La chambre devient à la fois un cocon et une prison où l’amour suffit à
s’absoudre de tout besoin naturel, les plateaux et les boissons du service de
l’hôtel étant à peine effleurées par le couple. L’appétit charnel maladif est
ainsi assouvi avec force mais leurs corps semblent prêts à défaillir par ses
excès, le couple trouvant la stimulation définitive par des jeux
sadomasochistes. Le film malgré ses nombreuses scènes de sexe n’a ainsi
absolument rien d’excitant au final. La caméra de Tanaka nous immerge dans un
espace mental de folie amoureuse où les étreintes de corps épuisés
s’entrecroisent plaisir et douleur comme au ralenti, où les visages expriment
l’extase tout en prenant des rictus de souffrance.
Junko Miyashita est
réellement impressionnante par l’abandon et la démence qu’elle dégage, le film
adoptant (comme son titre l’indique) son point de vue tandis que Eimei Esumi
est un amant dépassé mais si amoureux qu’il acceptera de suivre son désir
jusqu’à son dernier souffle.
Noboru Tanaka nous offre une mise en scène épurée, tout en
tableau fixe où la photo pâle et désaturée de Masaru Mori magnifie la nudité d’une
blancheur cadavérique du couple. Une pulsion de mort anime le couple et semble
être la seule issue pour eux, l’orgasme ultime.
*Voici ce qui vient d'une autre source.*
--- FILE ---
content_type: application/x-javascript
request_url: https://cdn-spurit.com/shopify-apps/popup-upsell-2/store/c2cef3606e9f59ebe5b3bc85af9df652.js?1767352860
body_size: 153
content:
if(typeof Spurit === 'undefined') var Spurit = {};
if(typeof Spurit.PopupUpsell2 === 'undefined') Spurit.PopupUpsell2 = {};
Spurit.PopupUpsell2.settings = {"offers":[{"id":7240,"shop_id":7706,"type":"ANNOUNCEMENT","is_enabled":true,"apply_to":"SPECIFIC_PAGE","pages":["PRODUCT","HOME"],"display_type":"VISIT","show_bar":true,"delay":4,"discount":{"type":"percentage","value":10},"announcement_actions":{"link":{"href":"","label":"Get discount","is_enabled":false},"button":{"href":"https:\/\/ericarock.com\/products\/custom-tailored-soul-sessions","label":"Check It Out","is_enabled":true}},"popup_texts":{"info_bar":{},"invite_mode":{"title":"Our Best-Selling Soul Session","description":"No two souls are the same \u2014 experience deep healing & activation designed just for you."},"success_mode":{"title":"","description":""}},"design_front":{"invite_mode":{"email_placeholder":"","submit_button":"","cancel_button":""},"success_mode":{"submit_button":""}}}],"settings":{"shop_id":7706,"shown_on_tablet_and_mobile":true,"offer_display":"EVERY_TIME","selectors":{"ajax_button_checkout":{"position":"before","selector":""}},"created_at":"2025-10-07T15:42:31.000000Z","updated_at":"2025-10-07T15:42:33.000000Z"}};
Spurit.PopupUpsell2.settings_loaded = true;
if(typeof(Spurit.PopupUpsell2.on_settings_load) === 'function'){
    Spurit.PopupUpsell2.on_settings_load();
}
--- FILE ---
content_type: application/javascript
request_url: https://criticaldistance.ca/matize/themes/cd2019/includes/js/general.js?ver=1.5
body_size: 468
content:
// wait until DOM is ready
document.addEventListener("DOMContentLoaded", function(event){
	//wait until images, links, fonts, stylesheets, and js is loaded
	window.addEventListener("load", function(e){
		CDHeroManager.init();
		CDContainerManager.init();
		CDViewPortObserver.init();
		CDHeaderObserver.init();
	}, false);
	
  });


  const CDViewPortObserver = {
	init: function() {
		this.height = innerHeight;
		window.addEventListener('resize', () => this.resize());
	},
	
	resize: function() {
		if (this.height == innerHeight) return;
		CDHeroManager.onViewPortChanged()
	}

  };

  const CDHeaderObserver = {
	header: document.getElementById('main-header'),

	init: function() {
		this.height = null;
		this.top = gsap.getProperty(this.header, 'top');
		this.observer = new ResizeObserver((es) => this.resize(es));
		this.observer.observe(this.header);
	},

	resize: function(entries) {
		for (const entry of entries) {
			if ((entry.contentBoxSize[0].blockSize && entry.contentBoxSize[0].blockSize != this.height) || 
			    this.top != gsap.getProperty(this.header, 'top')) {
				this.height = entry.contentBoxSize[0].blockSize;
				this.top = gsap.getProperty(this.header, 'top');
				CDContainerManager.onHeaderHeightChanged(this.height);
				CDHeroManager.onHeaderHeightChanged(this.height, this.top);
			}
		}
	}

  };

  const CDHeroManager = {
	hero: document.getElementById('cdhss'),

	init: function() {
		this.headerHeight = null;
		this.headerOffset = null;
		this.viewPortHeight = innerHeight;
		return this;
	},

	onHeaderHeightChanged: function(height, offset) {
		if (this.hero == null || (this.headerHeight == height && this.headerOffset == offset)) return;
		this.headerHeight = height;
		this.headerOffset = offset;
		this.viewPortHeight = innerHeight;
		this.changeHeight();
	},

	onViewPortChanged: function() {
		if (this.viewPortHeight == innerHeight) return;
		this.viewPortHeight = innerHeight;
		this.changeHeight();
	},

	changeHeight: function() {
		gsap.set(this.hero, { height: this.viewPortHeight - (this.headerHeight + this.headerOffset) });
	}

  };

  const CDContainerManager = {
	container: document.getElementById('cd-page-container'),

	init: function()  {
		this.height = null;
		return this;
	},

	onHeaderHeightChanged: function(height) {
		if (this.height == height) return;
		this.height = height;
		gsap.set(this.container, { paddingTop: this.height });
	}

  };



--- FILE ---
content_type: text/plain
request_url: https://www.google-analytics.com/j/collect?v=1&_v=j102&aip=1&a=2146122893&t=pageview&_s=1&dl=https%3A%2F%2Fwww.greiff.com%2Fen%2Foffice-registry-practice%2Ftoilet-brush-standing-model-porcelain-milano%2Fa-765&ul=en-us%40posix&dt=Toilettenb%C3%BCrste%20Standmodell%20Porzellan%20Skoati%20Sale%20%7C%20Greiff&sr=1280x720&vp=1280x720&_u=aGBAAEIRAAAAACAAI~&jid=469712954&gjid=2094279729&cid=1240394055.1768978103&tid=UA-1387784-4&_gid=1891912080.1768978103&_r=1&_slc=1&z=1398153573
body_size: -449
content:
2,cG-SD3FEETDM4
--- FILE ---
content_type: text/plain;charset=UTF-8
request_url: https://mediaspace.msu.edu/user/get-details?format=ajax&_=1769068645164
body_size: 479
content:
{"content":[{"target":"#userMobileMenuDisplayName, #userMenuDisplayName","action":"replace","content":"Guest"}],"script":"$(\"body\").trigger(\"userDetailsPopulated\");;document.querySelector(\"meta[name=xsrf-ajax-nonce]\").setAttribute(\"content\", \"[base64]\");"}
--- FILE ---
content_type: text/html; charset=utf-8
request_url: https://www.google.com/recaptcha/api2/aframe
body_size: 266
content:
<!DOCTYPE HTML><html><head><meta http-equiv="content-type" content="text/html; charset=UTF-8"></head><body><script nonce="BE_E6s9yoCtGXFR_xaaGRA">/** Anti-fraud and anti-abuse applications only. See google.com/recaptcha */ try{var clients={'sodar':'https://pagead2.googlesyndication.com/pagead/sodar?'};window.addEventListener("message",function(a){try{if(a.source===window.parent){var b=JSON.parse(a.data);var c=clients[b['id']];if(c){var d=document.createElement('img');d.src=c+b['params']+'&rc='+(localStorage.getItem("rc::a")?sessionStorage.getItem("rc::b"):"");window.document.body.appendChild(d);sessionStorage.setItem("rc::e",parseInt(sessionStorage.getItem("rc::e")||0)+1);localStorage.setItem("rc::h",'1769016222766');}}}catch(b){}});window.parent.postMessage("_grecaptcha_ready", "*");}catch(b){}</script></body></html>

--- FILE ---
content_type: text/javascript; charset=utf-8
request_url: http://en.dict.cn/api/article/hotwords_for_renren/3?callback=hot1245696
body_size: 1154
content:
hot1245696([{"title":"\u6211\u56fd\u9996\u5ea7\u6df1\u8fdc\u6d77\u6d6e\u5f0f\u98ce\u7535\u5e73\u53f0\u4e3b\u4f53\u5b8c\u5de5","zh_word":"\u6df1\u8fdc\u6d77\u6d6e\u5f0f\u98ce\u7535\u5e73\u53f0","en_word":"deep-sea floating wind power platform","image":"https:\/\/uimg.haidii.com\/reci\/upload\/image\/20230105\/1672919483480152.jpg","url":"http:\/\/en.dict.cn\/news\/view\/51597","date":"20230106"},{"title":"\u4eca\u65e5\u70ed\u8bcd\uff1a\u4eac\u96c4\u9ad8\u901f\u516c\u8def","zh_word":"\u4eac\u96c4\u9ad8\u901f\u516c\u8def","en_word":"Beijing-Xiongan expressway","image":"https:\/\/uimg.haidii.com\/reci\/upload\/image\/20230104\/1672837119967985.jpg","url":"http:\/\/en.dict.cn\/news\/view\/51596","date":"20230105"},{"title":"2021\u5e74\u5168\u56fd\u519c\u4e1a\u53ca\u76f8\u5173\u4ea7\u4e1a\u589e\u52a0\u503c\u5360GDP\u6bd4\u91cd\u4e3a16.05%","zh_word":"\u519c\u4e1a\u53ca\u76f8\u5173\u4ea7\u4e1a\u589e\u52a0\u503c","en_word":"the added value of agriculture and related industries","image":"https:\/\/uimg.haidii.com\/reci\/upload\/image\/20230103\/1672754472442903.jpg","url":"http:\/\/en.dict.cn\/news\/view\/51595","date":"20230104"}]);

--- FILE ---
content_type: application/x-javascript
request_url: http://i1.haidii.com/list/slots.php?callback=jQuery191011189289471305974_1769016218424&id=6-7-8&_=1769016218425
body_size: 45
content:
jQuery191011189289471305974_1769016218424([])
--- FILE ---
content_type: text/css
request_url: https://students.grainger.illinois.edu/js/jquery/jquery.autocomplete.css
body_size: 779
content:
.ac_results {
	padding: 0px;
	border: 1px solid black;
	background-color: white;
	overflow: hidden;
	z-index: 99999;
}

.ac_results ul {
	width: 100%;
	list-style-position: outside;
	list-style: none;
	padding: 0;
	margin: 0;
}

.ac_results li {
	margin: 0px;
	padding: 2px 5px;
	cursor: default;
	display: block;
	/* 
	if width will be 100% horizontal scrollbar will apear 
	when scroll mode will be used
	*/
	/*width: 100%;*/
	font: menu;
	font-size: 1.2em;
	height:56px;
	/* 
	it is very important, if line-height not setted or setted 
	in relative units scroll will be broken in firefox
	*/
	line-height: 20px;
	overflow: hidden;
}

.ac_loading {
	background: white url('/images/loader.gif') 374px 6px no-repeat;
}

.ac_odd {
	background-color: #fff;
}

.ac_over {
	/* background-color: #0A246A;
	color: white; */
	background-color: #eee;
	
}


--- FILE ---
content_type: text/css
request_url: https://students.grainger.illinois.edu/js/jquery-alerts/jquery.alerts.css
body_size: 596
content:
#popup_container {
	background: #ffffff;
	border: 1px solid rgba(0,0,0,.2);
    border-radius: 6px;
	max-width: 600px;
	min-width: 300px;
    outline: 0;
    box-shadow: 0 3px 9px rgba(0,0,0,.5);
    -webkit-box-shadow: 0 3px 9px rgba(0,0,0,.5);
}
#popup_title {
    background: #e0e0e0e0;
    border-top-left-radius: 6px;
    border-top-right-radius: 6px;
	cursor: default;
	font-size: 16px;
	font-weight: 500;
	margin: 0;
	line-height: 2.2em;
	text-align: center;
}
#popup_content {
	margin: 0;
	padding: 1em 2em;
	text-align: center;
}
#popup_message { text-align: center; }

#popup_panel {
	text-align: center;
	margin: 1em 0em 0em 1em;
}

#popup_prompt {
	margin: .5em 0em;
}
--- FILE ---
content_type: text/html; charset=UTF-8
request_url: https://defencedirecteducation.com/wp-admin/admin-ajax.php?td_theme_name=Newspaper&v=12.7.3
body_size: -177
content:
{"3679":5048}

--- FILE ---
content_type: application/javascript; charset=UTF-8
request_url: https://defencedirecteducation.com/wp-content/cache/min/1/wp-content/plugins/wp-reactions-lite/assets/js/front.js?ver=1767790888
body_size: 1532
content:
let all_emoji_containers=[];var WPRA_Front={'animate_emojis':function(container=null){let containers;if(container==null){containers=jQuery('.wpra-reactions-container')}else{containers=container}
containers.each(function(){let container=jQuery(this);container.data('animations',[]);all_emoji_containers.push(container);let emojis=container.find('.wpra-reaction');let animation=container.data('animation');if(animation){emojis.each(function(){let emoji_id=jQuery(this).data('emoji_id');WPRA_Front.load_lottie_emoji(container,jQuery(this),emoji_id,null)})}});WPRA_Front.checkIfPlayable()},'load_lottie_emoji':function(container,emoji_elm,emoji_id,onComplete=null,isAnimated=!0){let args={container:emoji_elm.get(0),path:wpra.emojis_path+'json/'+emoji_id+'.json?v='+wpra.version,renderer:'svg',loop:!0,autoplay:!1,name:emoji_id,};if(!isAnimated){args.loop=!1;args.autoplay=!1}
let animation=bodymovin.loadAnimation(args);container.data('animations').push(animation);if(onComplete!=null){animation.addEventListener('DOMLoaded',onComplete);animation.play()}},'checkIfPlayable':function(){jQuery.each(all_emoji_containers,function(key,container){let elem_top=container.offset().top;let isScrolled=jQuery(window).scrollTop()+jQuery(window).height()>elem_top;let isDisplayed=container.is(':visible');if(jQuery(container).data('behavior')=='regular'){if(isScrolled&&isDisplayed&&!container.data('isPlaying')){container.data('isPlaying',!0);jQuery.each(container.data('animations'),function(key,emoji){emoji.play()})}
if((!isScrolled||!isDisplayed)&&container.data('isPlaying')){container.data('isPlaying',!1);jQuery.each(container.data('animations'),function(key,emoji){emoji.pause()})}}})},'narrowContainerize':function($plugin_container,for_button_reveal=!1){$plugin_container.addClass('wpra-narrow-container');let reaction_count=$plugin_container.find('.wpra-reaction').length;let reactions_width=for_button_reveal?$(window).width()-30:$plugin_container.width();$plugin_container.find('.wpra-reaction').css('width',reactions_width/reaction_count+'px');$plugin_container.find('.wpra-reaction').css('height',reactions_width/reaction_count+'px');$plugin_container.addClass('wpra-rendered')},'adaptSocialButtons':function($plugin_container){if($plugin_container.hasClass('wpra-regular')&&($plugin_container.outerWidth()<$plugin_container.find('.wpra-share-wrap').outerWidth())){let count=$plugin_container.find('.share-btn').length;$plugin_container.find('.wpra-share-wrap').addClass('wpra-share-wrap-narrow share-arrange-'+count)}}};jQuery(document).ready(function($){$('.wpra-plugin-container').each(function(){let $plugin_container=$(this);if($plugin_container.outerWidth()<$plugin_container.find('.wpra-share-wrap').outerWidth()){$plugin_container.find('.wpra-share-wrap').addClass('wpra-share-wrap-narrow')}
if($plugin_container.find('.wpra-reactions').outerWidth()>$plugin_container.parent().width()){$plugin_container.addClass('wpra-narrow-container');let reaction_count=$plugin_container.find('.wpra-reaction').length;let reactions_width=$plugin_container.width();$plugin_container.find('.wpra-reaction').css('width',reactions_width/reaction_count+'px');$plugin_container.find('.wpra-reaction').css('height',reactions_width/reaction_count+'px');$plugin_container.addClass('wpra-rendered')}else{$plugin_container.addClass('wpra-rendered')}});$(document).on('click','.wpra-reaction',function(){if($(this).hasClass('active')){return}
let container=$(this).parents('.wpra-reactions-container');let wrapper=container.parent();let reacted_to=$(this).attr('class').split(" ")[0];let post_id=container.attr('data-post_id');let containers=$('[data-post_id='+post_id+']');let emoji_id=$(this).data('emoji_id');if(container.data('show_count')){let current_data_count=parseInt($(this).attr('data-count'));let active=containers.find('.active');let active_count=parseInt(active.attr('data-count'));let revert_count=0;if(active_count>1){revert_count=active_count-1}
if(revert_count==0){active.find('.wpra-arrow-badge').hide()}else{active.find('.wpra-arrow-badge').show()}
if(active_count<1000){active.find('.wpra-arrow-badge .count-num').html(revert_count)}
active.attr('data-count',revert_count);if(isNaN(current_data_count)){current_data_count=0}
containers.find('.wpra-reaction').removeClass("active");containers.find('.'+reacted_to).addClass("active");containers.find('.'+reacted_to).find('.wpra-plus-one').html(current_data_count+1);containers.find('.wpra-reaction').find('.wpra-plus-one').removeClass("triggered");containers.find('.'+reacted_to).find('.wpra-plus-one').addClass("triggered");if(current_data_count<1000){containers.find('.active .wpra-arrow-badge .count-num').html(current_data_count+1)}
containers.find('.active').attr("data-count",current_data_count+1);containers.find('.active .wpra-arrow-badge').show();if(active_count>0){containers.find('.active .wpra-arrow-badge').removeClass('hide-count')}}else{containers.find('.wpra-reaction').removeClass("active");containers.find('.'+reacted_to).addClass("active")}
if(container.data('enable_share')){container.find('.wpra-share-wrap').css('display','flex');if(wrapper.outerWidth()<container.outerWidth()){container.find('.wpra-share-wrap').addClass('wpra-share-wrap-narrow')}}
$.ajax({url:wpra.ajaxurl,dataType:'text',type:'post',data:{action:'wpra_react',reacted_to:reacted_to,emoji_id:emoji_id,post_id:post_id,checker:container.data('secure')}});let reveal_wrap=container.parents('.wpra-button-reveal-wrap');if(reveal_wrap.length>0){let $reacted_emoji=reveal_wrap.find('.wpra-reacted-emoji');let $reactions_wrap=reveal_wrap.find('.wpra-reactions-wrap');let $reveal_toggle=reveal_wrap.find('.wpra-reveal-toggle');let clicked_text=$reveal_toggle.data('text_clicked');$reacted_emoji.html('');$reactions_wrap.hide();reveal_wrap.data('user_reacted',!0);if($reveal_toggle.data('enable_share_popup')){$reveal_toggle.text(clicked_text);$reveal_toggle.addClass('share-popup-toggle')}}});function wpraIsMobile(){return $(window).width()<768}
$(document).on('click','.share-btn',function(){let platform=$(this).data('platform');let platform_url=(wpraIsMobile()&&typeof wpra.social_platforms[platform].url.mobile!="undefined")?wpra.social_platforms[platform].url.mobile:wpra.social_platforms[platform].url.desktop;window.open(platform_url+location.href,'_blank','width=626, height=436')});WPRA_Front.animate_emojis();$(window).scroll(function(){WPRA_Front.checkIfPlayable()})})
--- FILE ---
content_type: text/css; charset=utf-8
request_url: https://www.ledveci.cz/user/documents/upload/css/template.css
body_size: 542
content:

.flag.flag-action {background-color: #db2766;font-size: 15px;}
Dès lors le drame final plane
tout au long du récit avec une Abe Sada menaçant de son couteau Kishizo s’il
osait la quitter. Lorsqu’il y sera contraint par la mort, la lame sera le seul
moyen de les réunir à nouveau en offrant à Abe Sada une relique de son amant
disparu. La dernière partie nous laisse ainsi enfin voir le monde extérieur à
travers le passé et le présent désormais solitaire d’Abe Sada. Un traumatisme
originel aura été la cause de cette recherche absurde du plaisir et qu’elle
n’aura su résoudre que par l’amour, aussi sordide soit son issue. Une œuvre
déroutante qui parvient à troubler avec autant de force que L’Empire des sens sans céder à ses excès.